In an article in the Jerusalem Post this week, entitled What Jews Believe, Andrew Silow Caroll, editor of the New Jersey Jewish News, posed a question to four rabbi frends that was directed to Republican presidential candidates by an audience member holding up a Bible at their debate: "Do you believe every word of this book? And I mean specifically this book that I'm holding in my hand. Do you believe this book?"
Among Caroll's rabbinic respondents was Rabbi Richard Hirsh, executive director of the Reconstructionist Rabbinical Association. Read his reply.
"I don't like the way the question is worded. It is, as Lenny Bruce might have said, a "goyish" question. First, whether traditional or modern, Jews assign different degrees of sanctity to the Pentateuch than we do the entire Hebrew Bible (gee, I'd love to hear that in a debate: "Rev. Huckabee, do you believe in the TaNaCH?"). The Prophets and the Writings contain sacred literature, but tradition does not claim Sinaitic origin for them. Second, Jews don't "believe" in the Torah, we try to live by it as it is interpreted and applied. The whole point of Halacha is to spell out what it means - for example, to honor one's parents, or to observe the Sabbath, or what constitutes "murder" as in "Thou shalt not murder" (note to those who can't read "The Bible" in the original language: It's "murder," not "kill").

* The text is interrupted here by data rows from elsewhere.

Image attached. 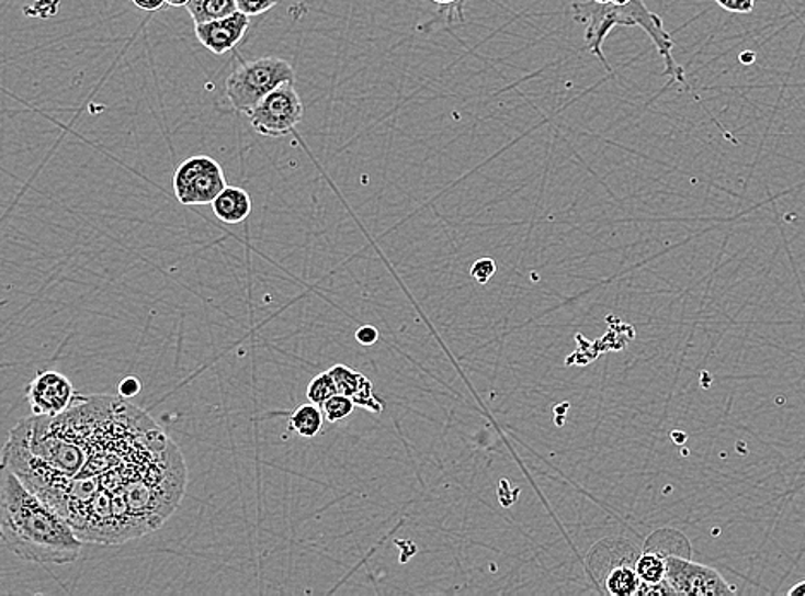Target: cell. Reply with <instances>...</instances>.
Listing matches in <instances>:
<instances>
[{
  "instance_id": "6da1fadb",
  "label": "cell",
  "mask_w": 805,
  "mask_h": 596,
  "mask_svg": "<svg viewBox=\"0 0 805 596\" xmlns=\"http://www.w3.org/2000/svg\"><path fill=\"white\" fill-rule=\"evenodd\" d=\"M0 535L9 552L35 564H71L83 549L71 522L5 464L0 471Z\"/></svg>"
},
{
  "instance_id": "7a4b0ae2",
  "label": "cell",
  "mask_w": 805,
  "mask_h": 596,
  "mask_svg": "<svg viewBox=\"0 0 805 596\" xmlns=\"http://www.w3.org/2000/svg\"><path fill=\"white\" fill-rule=\"evenodd\" d=\"M572 16L577 23L585 24V40L589 52L592 56L598 57V60L603 64L604 71L609 72L610 76H613V69L609 59L604 56V40L615 26H625V29L637 26L653 40L656 50L664 59L665 75L671 81L689 88L685 72L673 57V40H671L670 33L665 30L661 18L646 5V0H632L631 4L627 5H615L610 4V2L609 4H598L594 0L574 2Z\"/></svg>"
},
{
  "instance_id": "3957f363",
  "label": "cell",
  "mask_w": 805,
  "mask_h": 596,
  "mask_svg": "<svg viewBox=\"0 0 805 596\" xmlns=\"http://www.w3.org/2000/svg\"><path fill=\"white\" fill-rule=\"evenodd\" d=\"M296 72L281 57H261L241 64L226 81V95L234 111L249 115L276 88L294 83Z\"/></svg>"
},
{
  "instance_id": "277c9868",
  "label": "cell",
  "mask_w": 805,
  "mask_h": 596,
  "mask_svg": "<svg viewBox=\"0 0 805 596\" xmlns=\"http://www.w3.org/2000/svg\"><path fill=\"white\" fill-rule=\"evenodd\" d=\"M226 188L224 169L208 155L190 157L175 169L174 193L182 205H212Z\"/></svg>"
},
{
  "instance_id": "5b68a950",
  "label": "cell",
  "mask_w": 805,
  "mask_h": 596,
  "mask_svg": "<svg viewBox=\"0 0 805 596\" xmlns=\"http://www.w3.org/2000/svg\"><path fill=\"white\" fill-rule=\"evenodd\" d=\"M305 105L297 95L294 83H285L276 88L257 109L249 112L251 126L258 135L269 138H282L293 133L303 121Z\"/></svg>"
},
{
  "instance_id": "8992f818",
  "label": "cell",
  "mask_w": 805,
  "mask_h": 596,
  "mask_svg": "<svg viewBox=\"0 0 805 596\" xmlns=\"http://www.w3.org/2000/svg\"><path fill=\"white\" fill-rule=\"evenodd\" d=\"M667 581L671 593L692 596L734 595L735 589L722 574L707 565L698 564L683 555L667 559Z\"/></svg>"
},
{
  "instance_id": "52a82bcc",
  "label": "cell",
  "mask_w": 805,
  "mask_h": 596,
  "mask_svg": "<svg viewBox=\"0 0 805 596\" xmlns=\"http://www.w3.org/2000/svg\"><path fill=\"white\" fill-rule=\"evenodd\" d=\"M76 395L71 380L54 370L36 373L26 389L30 407L36 416L63 415L72 406Z\"/></svg>"
},
{
  "instance_id": "ba28073f",
  "label": "cell",
  "mask_w": 805,
  "mask_h": 596,
  "mask_svg": "<svg viewBox=\"0 0 805 596\" xmlns=\"http://www.w3.org/2000/svg\"><path fill=\"white\" fill-rule=\"evenodd\" d=\"M248 29L249 16L241 11L220 20L194 24L197 42L215 56H224L227 52L234 50V47L245 38Z\"/></svg>"
},
{
  "instance_id": "9c48e42d",
  "label": "cell",
  "mask_w": 805,
  "mask_h": 596,
  "mask_svg": "<svg viewBox=\"0 0 805 596\" xmlns=\"http://www.w3.org/2000/svg\"><path fill=\"white\" fill-rule=\"evenodd\" d=\"M328 372L332 373L339 394L351 397L355 406L364 407V409L372 411V413L384 411V401L375 394L372 380L364 376L363 373L355 372L345 364H333Z\"/></svg>"
},
{
  "instance_id": "30bf717a",
  "label": "cell",
  "mask_w": 805,
  "mask_h": 596,
  "mask_svg": "<svg viewBox=\"0 0 805 596\" xmlns=\"http://www.w3.org/2000/svg\"><path fill=\"white\" fill-rule=\"evenodd\" d=\"M212 209H214L215 217L218 221L236 225L241 224L251 215L253 203H251L248 191L242 190V188L227 187L215 198Z\"/></svg>"
},
{
  "instance_id": "8fae6325",
  "label": "cell",
  "mask_w": 805,
  "mask_h": 596,
  "mask_svg": "<svg viewBox=\"0 0 805 596\" xmlns=\"http://www.w3.org/2000/svg\"><path fill=\"white\" fill-rule=\"evenodd\" d=\"M670 558L665 550L656 547L655 543L648 541L637 559V574H639L643 585L656 586L665 583L667 577V559Z\"/></svg>"
},
{
  "instance_id": "7c38bea8",
  "label": "cell",
  "mask_w": 805,
  "mask_h": 596,
  "mask_svg": "<svg viewBox=\"0 0 805 596\" xmlns=\"http://www.w3.org/2000/svg\"><path fill=\"white\" fill-rule=\"evenodd\" d=\"M325 415L320 406L316 404H303L297 407L293 415L288 416V427L296 431L299 437L313 439L324 430Z\"/></svg>"
},
{
  "instance_id": "4fadbf2b",
  "label": "cell",
  "mask_w": 805,
  "mask_h": 596,
  "mask_svg": "<svg viewBox=\"0 0 805 596\" xmlns=\"http://www.w3.org/2000/svg\"><path fill=\"white\" fill-rule=\"evenodd\" d=\"M194 24L220 20L237 12L236 0H190L186 5Z\"/></svg>"
},
{
  "instance_id": "5bb4252c",
  "label": "cell",
  "mask_w": 805,
  "mask_h": 596,
  "mask_svg": "<svg viewBox=\"0 0 805 596\" xmlns=\"http://www.w3.org/2000/svg\"><path fill=\"white\" fill-rule=\"evenodd\" d=\"M336 394H339V391H337L336 380H333L332 373L330 372L316 375L309 382L308 391H306V397H308L309 403L316 404V406H321V404L327 403Z\"/></svg>"
},
{
  "instance_id": "9a60e30c",
  "label": "cell",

Third, since the Tanach is an anthology of collected writings of human beings over a period of a thousand years, we should not expect and will not find consistency, and we often find contradictions, which sort of makes it hard "to believe" in every word. And last, there are parts of scripture from which I happily dissent, such as stories that imagine God commanding the Israelites to commit genocide (see Deuteronomy 20:17) or parents to stone a rebellious child (Deuteronomy 21:18-21). A better question would be "What rights and respect should a president ensure for those Americans who do not believe in this book?"